Another dynamo. Bill Roen, the Bluest Bruin I know, was then called upon to introduce our guest speaker. He was Andy Hill, the author of the well-received Be Quick, But Don’t Hurry! - a book of wise advice from and about John R. Wooden, AKA “the Coach.” Andy was quick to admit that he was from “the other end of the bench” from the likes of Kareem Jabaar, Bill Walton, and other legendary players on Coach’s teams, but he did love the game and made the squad and carries a treasure of wisdom and memories from those days and his later relationship with Coach.
Wooden coached the UCLA men’s basketball team from 1948 to 1975, after coaching for two years at Indiana State, where he was earning his Masters in Education and teaching English. He is probably the most famous Hoosier basketball star himself, being the first player to enter the Hall of Fame with three All-American Awards, but we digress. He had a losing season as a coach in his first year at UCLA—his last over the next 36 years. In his last 12 seasons there, his teams won 10 national NCAA championships. They won consecutive national titles from 1967-1973 every year. Prior to that, no coach had even won more than 2 in a row. They went undefeated four seasons and won 88 games straight. His record at Pauley Pavilion was 149-2. I guess one could say he set an unbelievable, an impossible standard for all UCLA coaches who came after him.

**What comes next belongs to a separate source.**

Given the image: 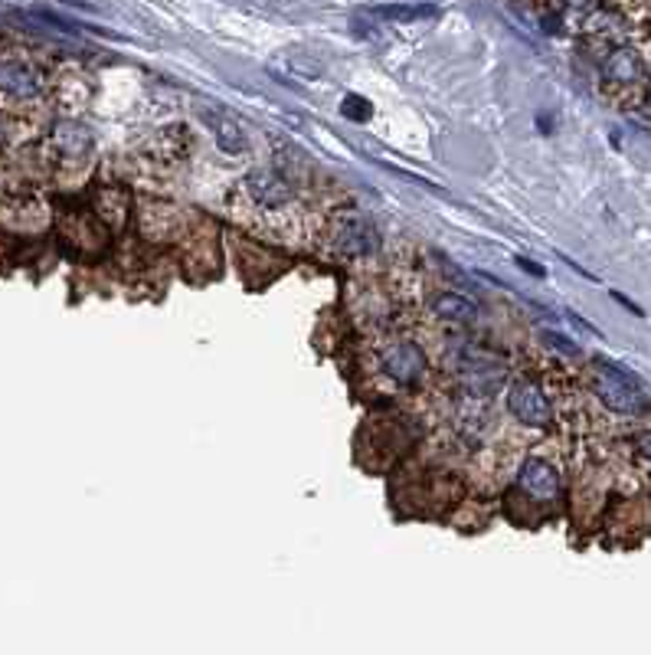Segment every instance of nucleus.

Most college basketball fans know a few Wooden stories, so Andy tried to give us a little different side of Coach from the time he spent with him decades after he graduated from UCLA. He noted that Wooden started at UCLA at $6,000/year and by his retirement in 1975, had worked his way up to $36,000/year. UCLA was actually not his first choice of employer - at the time, he was waiting for an offer from Minnesota, as he wanted to stay in the MidWest. In 1998, a poll was taken for the “greatest sports coach ever.” Wooden won the contest by
a landslide, with legendary Packer’s coach Guy Lombardi a distant second. In his last public speech, he said “the players deserve all the credit” for the extraordinary record his team accomplished.” His greatest “secret” was “focus on what you can control—yourself.” At age 95, he told Andy that he made a big mistake when he created his famous “Pyramid of Success” without the ingredient of “love.” “However” he added, I’m working on expressing my
emotions and getting better every day.” He broke everything he wanted to teach down to its simplest elements, put them in order, and repeated them over and over. Andy said he realized that when everyone he spoke to about Coach remembered the same questions he asked and values he spoke of. He had all that patience, though many said he was the “fiercest competitor I ever met.” Ooops, I’m getting carried away.
On August 7, 2003, President George W. Bush presented the Presidential Medal of Freedom, our nation’s highest civilian honor, to John R. Wooden.